USP32 Das Double-Nickase-Plasmid (m) besteht aus einem aufeinander abgestimmten Plasmidpaar, das für die hochspezifische Bearbeitung des Usp32-Lokus in mouse-Zelllinien entwickelt wurde. Jedes Plasmid exprimiert eine Cas9-D10A-Nickase und eine spezifische sgRNA, die auf entgegengesetzte DNA-Stränge innerhalb von Usp32 abzielt. Wenn sie auf benachbarte Stellen auf entgegengesetzten DNA-Strängen gerichtet sind, erzeugen die beiden Nickasen versetzte Einzelstrang-Schnitte, die zusammen einen versetzten Doppelstrangbruch erzeugen, was eine koordinierte On-Target-Aktivität beider Guides erfordert. Der resultierende DNA-Bruch wird durch endogene zelluläre Reparaturwege behoben, meist durch nicht-homologe Endverknüpfung (NHEJ), was zu Insertionen oder Deletionen führt, die die Usp32-Funktion stören. Durch die Notwendigkeit einer doppelten sgRNA-Bindung am Zielort erhöht der Doppel-Nick-Ansatz die Spezifität der Bearbeitung und bietet eine komplementäre CRISPR-Strategie für Anwendungen, bei denen eine zusätzliche Kontrolle über die Zielgenauigkeit gewünscht ist.
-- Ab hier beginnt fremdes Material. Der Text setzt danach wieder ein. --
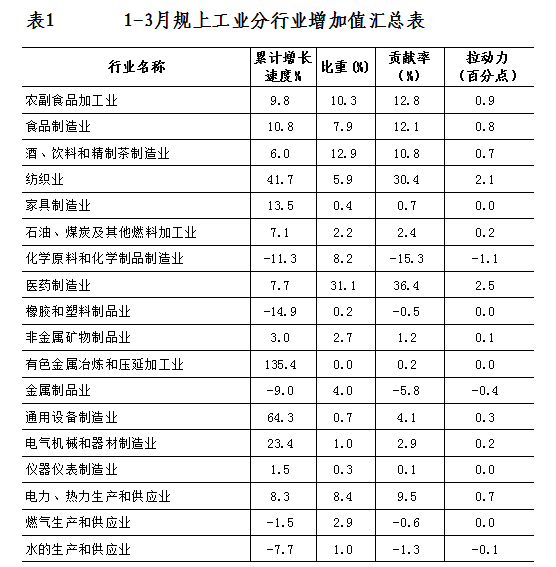 表1　　1-3月规上工业分行业增加值汇总表

| 行业名称 | 累计增长速度% | 比重(%) | 贡献率(%) | 拉动力(百分点) |
|---|---|---|---|---|
| 农副食品加工业 | 9.8 | 10.3 | 12.8 | 0.9 |
| 食品制造业 | 10.8 | 7.9 | 12.1 | 0.8 |
| 酒、饮料和精制茶制造业 | 6.0 | 12.9 | 10.8 | 0.7 |
| 纺织业 | 41.7 | 5.9 | 30.4 | 2.1 |
| 家具制造业 | 13.5 | 0.4 | 0.7 | 0.0 |
| 石油、煤炭及其他燃料加工业 | 7.1 | 2.2 | 2.4 | 0.2 |
| 化学原料和化学制品制造业 | -11.3 | 8.2 | -15.3 | -1.1 |
| 医药制造业 | 7.7 | 31.1 | 36.4 | 2.5 |
| 橡胶和塑料制品业 | -14.9 | 0.2 | -0.5 | 0.0 |
| 非金属矿物制品业 | 3.0 | 2.7 | 1.2 | 0.1 |
| 有色金属冶炼和压延加工业 | 135.4 | 0.0 | 0.2 | 0.0 |
| 金属制品业 | -9.0 | 4.0 | -5.8 | -0.4 |
| 通用设备制造业 | 64.3 | 0.7 | 4.1 | 0.3 |
| 电气机械和器材制造业 | 23.4 | 1.0 | 2.9 | 0.2 |
| 仪器仪表制造业 | 1.5 | 0.3 | 0.1 | 0.0 |
| 电力、热力生产和供应业 | 8.3 | 8.4 | 9.5 | 0.7 |
| 燃气生产和供应业 | -1.5 | 2.9 | -0.6 | 0.0 |
| 水的生产和供应业 | -7.7 | 1.0 | -1.3 | -0.1 |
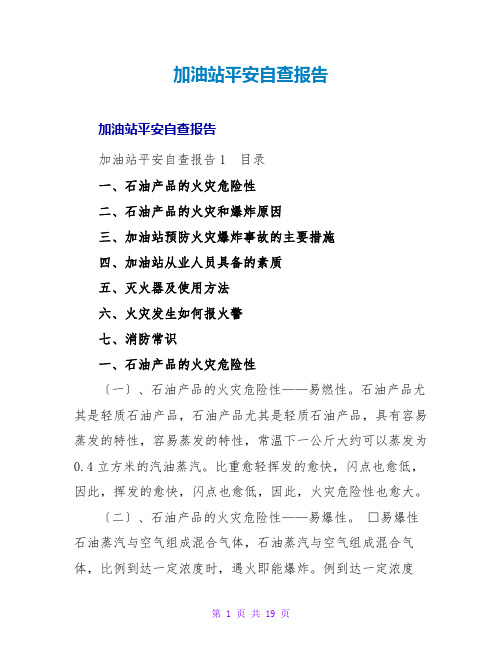 加油站平安自查报告

加油站平安自查报告

加油站平安自查报告1　目录

一、石油产品的火灾危险性

二、石油产品的火灾和爆炸原因

三、加油站预防火灾爆炸事故的主要措施

四、加油站从业人员具备的素质

五、灭火器及使用方法

六、火灾发生如何报火警

七、消防常识

一、石油产品的火灾危险性

〔一〕、石油产品的火灾危险性——易燃性。石油产品尤其是轻质石油产品，石油产品尤其是轻质石油产品，具有容易蒸发的特性，容易蒸发的特性，常温下一公斤大约可以蒸发为0.4立方米的汽油蒸汽。比重愈轻挥发的愈快，闪点也愈低，因此，挥发的愈快，闪点也愈低，因此，火灾危险性也愈大。

〔二〕、石油产品的火灾危险性——易爆性。 □易爆性石油蒸汽与空气组成混合气体，石油蒸汽与空气组成混合气体，比例到达一定浓度时，遇火即能爆炸。例到达一定浓度

第 1 页 共 19 页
Um eine effiziente Identifizierung editierter Zellen zu unterstützen, kodiert ein Plasmid GFP zur fluoreszierenden Visualisierung transfizierter Populationen, während das Begleitplasmid ein Puromycin-Resistenzgen für die Antibiotika-Selektion trägt. Zusammen unterstützen diese Merkmale eine effiziente Anreicherung co-transfizierter Populationen und vereinfachen die Validierung von Klonen mit Usp32-Störung.
Nur für Forschungszwecke. Nicht für diagnostische oder therapeutische Zwecke bestimmt.